Our Church Website with its full list of burials in Bolton and Saltoun churchyards is constantly being accessed by ancestor-hunters and people trying to climb their family tree. So indeed are all the old Church Records everywhere, the records of Baptisms, Banns, Funerals and so on. Life, however, is not always made easy for the researcher, as evidenced in these real-life examples taken from the Church archives at Register House in Edinburgh.
(Parish of Dundonald, 1839) "In this case a child is represented to have been Baptised about a week before birth - a circumstance not likely to have occurred".
(Parish of Stoneykirk, 1744) "By an unlucky Accident the Session Clerk's house was burnt down, by which the records of Baptisms and Marriages were lost".
(Deskford Parish, in 1740) "Alexander McHattie in Ardoch had a child by his wife who was born with a wooden leg". [Then in different handwriting, and later crossed out] "It is supposed the child has been got by a Chelsea Pensioner with a timber heugh".
(Dysart, in 1754) "John Thomson in the 87th year of his age and Elisabeth Marshall had a son baptised and called WALTER. Witnesses were Walter Christie and John Forbes".
And lastly (from the parish of Midmar, in 1820) "John Cheyne, scholemaster at Echt and Mrs.
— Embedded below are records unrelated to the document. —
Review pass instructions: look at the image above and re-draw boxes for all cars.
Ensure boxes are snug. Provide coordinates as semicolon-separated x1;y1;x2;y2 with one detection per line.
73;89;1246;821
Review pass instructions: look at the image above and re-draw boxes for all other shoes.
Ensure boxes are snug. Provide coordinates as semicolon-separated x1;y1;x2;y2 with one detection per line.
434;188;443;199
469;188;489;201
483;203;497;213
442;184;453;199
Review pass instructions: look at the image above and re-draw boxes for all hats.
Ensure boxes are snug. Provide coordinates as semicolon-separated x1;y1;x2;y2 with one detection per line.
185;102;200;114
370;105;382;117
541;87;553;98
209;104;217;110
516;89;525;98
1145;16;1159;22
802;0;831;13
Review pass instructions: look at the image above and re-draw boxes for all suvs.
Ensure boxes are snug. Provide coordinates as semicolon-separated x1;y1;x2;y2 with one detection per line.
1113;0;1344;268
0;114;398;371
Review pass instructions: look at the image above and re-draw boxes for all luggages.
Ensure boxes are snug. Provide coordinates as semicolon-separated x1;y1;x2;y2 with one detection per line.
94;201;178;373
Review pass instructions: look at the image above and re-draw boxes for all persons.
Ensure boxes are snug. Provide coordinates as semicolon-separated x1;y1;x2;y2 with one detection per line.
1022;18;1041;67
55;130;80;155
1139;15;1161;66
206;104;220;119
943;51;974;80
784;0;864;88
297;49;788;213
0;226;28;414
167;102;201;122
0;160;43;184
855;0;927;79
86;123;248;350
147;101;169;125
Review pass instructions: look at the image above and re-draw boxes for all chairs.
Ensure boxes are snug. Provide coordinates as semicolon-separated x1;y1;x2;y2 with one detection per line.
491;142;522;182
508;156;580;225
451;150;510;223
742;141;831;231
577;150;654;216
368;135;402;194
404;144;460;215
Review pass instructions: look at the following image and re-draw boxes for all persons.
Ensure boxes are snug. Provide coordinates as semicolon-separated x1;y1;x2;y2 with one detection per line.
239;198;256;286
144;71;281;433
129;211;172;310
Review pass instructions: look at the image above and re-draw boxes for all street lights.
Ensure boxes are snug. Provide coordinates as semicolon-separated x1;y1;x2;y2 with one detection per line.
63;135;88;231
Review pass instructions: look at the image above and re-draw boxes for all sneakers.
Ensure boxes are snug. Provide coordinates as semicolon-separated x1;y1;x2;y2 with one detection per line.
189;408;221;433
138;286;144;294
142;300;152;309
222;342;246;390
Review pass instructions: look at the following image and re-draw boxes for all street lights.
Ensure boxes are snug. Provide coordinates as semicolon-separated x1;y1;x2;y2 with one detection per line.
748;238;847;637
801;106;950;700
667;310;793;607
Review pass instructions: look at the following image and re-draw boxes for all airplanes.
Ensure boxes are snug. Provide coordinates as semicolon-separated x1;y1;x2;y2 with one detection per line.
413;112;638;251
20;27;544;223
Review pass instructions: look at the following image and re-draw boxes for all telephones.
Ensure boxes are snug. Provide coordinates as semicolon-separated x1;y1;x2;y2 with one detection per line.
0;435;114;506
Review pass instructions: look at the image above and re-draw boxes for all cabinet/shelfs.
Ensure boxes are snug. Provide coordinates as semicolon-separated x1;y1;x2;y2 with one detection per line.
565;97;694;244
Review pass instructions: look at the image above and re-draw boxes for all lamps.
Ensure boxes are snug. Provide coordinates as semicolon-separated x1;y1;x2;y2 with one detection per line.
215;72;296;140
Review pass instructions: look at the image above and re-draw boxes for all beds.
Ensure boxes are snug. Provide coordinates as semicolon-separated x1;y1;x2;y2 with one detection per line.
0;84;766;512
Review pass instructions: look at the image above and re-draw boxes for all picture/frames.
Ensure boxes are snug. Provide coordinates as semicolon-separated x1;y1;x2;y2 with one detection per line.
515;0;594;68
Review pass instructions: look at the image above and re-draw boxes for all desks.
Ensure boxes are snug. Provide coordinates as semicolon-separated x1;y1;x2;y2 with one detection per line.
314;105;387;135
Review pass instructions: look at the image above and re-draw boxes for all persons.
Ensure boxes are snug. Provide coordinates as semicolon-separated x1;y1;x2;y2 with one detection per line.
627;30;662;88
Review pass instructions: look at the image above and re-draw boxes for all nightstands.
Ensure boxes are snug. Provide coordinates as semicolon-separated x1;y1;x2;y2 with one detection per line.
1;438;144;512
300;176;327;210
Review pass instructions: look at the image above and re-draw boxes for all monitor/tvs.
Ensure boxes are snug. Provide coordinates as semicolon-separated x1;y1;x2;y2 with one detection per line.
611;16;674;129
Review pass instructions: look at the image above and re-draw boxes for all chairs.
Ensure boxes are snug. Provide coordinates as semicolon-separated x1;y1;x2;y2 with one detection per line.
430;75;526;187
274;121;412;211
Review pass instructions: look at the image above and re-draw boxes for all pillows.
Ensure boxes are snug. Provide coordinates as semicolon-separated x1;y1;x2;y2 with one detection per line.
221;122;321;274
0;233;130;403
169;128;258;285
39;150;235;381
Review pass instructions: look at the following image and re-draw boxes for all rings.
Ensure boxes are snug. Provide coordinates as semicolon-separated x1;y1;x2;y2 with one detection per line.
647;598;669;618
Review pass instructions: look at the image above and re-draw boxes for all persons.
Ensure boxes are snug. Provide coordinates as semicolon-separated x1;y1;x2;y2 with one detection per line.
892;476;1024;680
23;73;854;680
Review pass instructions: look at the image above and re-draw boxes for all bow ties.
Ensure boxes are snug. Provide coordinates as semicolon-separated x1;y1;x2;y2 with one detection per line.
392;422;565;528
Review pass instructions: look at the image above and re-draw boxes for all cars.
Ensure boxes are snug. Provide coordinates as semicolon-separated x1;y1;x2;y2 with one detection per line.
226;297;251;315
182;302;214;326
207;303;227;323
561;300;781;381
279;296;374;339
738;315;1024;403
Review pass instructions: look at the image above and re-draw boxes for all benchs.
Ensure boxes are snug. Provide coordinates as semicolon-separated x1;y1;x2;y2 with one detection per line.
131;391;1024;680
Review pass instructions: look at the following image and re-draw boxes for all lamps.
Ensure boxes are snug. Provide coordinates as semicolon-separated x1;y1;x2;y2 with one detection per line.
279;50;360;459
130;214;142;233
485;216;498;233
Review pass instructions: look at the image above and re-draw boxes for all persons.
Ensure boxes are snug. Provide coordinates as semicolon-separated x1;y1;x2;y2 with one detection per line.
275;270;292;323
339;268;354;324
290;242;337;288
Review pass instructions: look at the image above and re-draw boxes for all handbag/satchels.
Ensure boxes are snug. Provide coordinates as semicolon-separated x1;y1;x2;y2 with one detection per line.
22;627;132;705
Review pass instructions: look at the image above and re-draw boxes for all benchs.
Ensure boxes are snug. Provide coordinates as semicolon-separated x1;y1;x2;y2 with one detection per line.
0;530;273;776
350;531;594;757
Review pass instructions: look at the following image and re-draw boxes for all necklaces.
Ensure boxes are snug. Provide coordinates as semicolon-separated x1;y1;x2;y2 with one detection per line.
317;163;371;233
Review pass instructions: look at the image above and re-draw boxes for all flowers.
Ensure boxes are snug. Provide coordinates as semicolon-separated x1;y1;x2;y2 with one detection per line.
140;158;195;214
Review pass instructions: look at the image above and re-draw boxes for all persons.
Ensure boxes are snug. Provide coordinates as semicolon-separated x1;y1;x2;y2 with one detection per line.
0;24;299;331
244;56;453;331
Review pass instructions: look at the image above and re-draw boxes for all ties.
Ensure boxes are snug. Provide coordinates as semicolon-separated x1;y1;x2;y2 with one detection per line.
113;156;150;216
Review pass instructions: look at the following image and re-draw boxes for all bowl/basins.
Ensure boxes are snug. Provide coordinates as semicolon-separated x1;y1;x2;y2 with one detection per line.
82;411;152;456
Sophia Garioch were contracted in order to Marriage, but by the mutual consent of both Parties the Match was broke off" [then in a different hand] "Ha ha ha ha! He he he!"

And who said genealogy was boring!

Tailpiece (4)

Teacher was trying out Comparative Religion on her young primary class.    "Each of you bring something to school that represents your religion" she told them.
Next day young Joseph came forward: "I'm a Jew" he said. "This is a Star of David".